The dis.dis()
function in the dis
module allows one to disassemble raw bytecode from a code object into a human-readable form. The documentation for dis()
states what may be passed into the function:
Disassemble the
bytesource
object.bytesource
can denote either a module, a class, a method, a function, or a code object. For a module, it disassembles all functions. For a class, it disassembles all methods. For a single code sequence, it prints one line per bytecode instruction. If no object is provided, it disassembles the last traceback.
When experimenting with the module, everything works as expected. However I was surprised when I passed a str
object into function and it ran fine:
>>> import dis
>>> dis.dis('1 + 2')
0 <49>
1 SLICE+2
2 STORE_SLICE+3
3 SLICE+2
4 DELETE_SLICE+0
>>>
The documentation for dis()
specifically said what was allowed to be passed to the function. And the last time I checked, a str
does not satisfy any of those requirements. Per the documentation for code objects:
Code objects represent byte-compiled executable Python code, or bytecode. [...]

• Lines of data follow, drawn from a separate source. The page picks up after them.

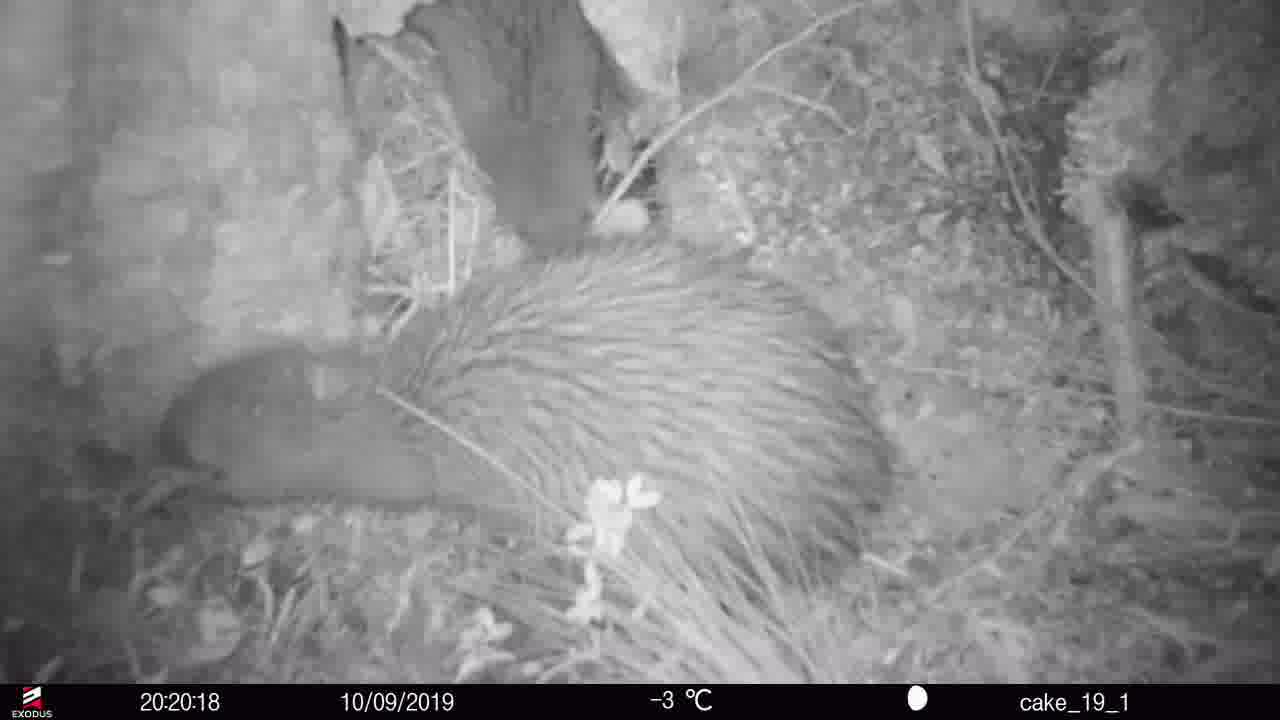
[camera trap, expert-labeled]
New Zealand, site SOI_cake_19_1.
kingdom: Animalia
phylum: Chordata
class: Aves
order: Apterygiformes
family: Apterygidae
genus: Apteryx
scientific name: Apteryx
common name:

But what surprised me even more, was the bytecode that dis()
has generated. What does this bytecode mean? I decied to check and see what each opcode meant by looking at 32.12.1. Python Bytecode Instructions on the documentation page for dis
. This however confused me even more. Some opcodes were not even documented(<49>
).
What exactly is Python trying to do with the string I passed in. Is it considering my string to be literal source code? Or is attempting to construct a string from what I've passed in?
I would assume my former guess to be correct, due to looking over the source code for dis.disassemble_string()
(Which is whatdis.dis()
calls when a str
object is passed in). But if that is true, then why does the bytecode look so strange? If I pass in a function with the same expression, the bytecode makes perfect sense:
>>> def func():
... 1 + 2
...
>>> dis.dis(func)
2 0 LOAD_CONST 3 (3)
3 POP_TOP
4 LOAD_CONST 0 (None)
7 RETURN_VALUE
>>>
This behavior doesn't seem to be limited to expression, though. I tried several other statements, and they all generated the same weird-looking bytecode:
>>> dis.dis('foo = 10')
0 BUILD_TUPLE 28527
3 SLICE+2
4 DELETE_SUBSCR
5 SLICE+2
6 <49>
7 <48>
>>> dis.dis('print 0')
0 JUMP_IF_TRUE_OR_POP 26994
3 JUMP_FORWARD 8308 (to 8314)
6 <48>
>>> # etc...
Is this behavior documented somewhere? I looked over the entire documentation page for the dis
module, but I didn't find any relevant information.